Portugal Fuel Prices Rise Amidst US-Iran Tensions
Portugal’s fuel prices have risen sharply, anticipating the impact of escalating tensions in the Middle East following recent military actions involving the United States and Iran. The increases, effective Monday, reflect a direct response to rising international oil prices, specifically a jump in the Brent crude index above $80 per barrel.
Fuel Price Snapshot
According to data from the Direção-Geral de Energia e Geologia (DGEG), the average price of diesel increased by 3.4 cents per liter to €1.63, reaching its highest level since late November. Special diesel saw a slightly larger increase of 3.7 cents, now averaging €1.658 per liter. Gasoline prices similarly climbed, with a 2.2 cent increase to €1.703 per liter for the standard grade. Interestingly, 98 octane gasoline, the most expensive fuel, experienced the smallest change, rising by just half a cent to €1.871 per liter.
While price adjustments typically occur on Mondays in Portugal, regulations allow for daily fluctuations, with each brand and filling station setting its own prices. Recent developments involving the use of the Lajes Base in the Azores by the United States, coupled with the broader geopolitical instability, appear to be driving the current price hikes.
The Ormuz Strait: A Critical Chokepoint
The immediate driver of concern is the situation surrounding the Strait of Hormuz, a strategically vital waterway connecting the Persian Gulf to the Gulf of Oman and the Arabian Sea.

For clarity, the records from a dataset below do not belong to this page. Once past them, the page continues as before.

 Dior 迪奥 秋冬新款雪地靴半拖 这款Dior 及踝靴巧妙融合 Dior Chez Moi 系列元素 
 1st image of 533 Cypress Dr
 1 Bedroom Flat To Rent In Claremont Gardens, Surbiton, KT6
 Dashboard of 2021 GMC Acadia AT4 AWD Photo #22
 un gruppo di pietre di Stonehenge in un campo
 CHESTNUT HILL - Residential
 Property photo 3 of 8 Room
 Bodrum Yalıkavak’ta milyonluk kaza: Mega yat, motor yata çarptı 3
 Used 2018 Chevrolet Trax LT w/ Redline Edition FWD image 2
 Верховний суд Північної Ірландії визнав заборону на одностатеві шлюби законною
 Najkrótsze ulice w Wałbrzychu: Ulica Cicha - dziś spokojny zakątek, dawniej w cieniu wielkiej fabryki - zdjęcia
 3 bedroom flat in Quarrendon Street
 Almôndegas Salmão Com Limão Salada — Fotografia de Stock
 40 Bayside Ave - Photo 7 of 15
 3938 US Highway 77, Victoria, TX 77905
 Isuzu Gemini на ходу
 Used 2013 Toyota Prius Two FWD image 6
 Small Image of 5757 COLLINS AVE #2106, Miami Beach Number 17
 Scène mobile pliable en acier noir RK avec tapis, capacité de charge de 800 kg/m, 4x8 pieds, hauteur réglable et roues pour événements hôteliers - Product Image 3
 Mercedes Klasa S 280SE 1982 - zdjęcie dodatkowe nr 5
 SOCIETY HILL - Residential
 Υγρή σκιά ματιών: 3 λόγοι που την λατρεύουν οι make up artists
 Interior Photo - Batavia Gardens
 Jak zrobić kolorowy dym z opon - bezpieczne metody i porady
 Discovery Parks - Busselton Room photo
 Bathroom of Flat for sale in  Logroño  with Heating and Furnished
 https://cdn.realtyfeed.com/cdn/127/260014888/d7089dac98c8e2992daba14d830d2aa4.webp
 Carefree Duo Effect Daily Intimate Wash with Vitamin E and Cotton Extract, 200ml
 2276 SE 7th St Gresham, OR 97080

The Iranian Revolutionary Guard Corps initially declared the strait “closed,” threatening to attack any vessel attempting passage. While the U.S. Central Command (Centcom) later refuted this claim, the threat underscores the potential for significant disruption to global oil supplies.
The Strait of Hormuz is a narrow passage – just 33 kilometers (20.5 miles) wide at its narrowest point – and serves as the world’s most significant oil transit route. Approximately 20 million barrels of oil, roughly one-fifth of global daily production, pass through the strait each day, according to the U.S. Energy Information Administration (EIA). The EIA identifies the Strait as a “critical oil chokepoint.”
Mohammad Ali Shabani, an Iran expert and editor at Amwaj Media, told CNN that Iran’s geographic influence over maritime transport gives it the power to “cause a shock to oil markets, drive up oil prices, drive up inflation, and collapse Trump’s economic agenda.” The narrow shipping lanes within the strait require supertankers to navigate close to Iranian and Omani territorial waters, increasing vulnerability.
Regional Implications and Asian Demand
A closure of the Strait of Hormuz would disproportionately impact Asian economies, particularly China, India, and South Korea, which rely heavily on Middle Eastern oil. In 2024, these three nations accounted for 84% of the oil and 83% of the liquefied natural gas transiting the strait, according to the EIA. China alone imported 5.4 million barrels per day through the strait in the first quarter of 2025, followed by India (2.1 million) and South Korea (1.7 million). In comparison, the U.S. And Europe imported significantly less, at 400,000 and 500,000 barrels per day, respectively.
Portugal’s Position and U.S. Access to Lajes
The current situation has prompted scrutiny of Portugal’s role, specifically regarding access to the Lajes Base in the Azores by the United States. Portuguese Foreign Minister Paulo Rangel has clarified that Portugal granted a “conditional authorization” for U.S. Use of the base following the attacks on Iran, but emphasized that this authorization was granted under existing agreements governing overflights and landings, rather than a specific agreement related to the conflict. As reported by Expresso, Rangel stated that no requests for military intervention were received prior to the U.S. Action, and the authorization was based on standard procedures for state aircraft.
Rangel further explained that the authorization evolved after the U.S. Intervention, with three key conditions now in place for any U.S. Use of the base. He stressed that Portugal is not directly involved in the conflict and that no attacks originated from Portuguese territory. Euronews Portugal details the shift in authorization protocols following the commencement of military operations.
Potential for Further Price Volatility
The duration of the conflict and the stability of the Strait of Hormuz remain the key determinants of future oil prices. U.S. Intelligence estimates suggest Iran possesses approximately 6,000 mines – including drifting, magnetic, bottom, and anchored mines – that could be deployed in the strait, further exacerbating the risk of disruption. The situation remains fluid, and continued escalation could lead to further price increases at the pump for consumers in Portugal and globally.
What to expect in the coming weeks: Monitoring of the Strait of Hormuz will be critical. Any further disruptions to shipping, whether through direct military action or the deployment of mines, will likely trigger additional price increases. The Portuguese government will continue to assess the situation and adjust its authorization protocols for the Lajes Base accordingly, balancing its strategic alliance with the U.S. And its commitment to regional stability.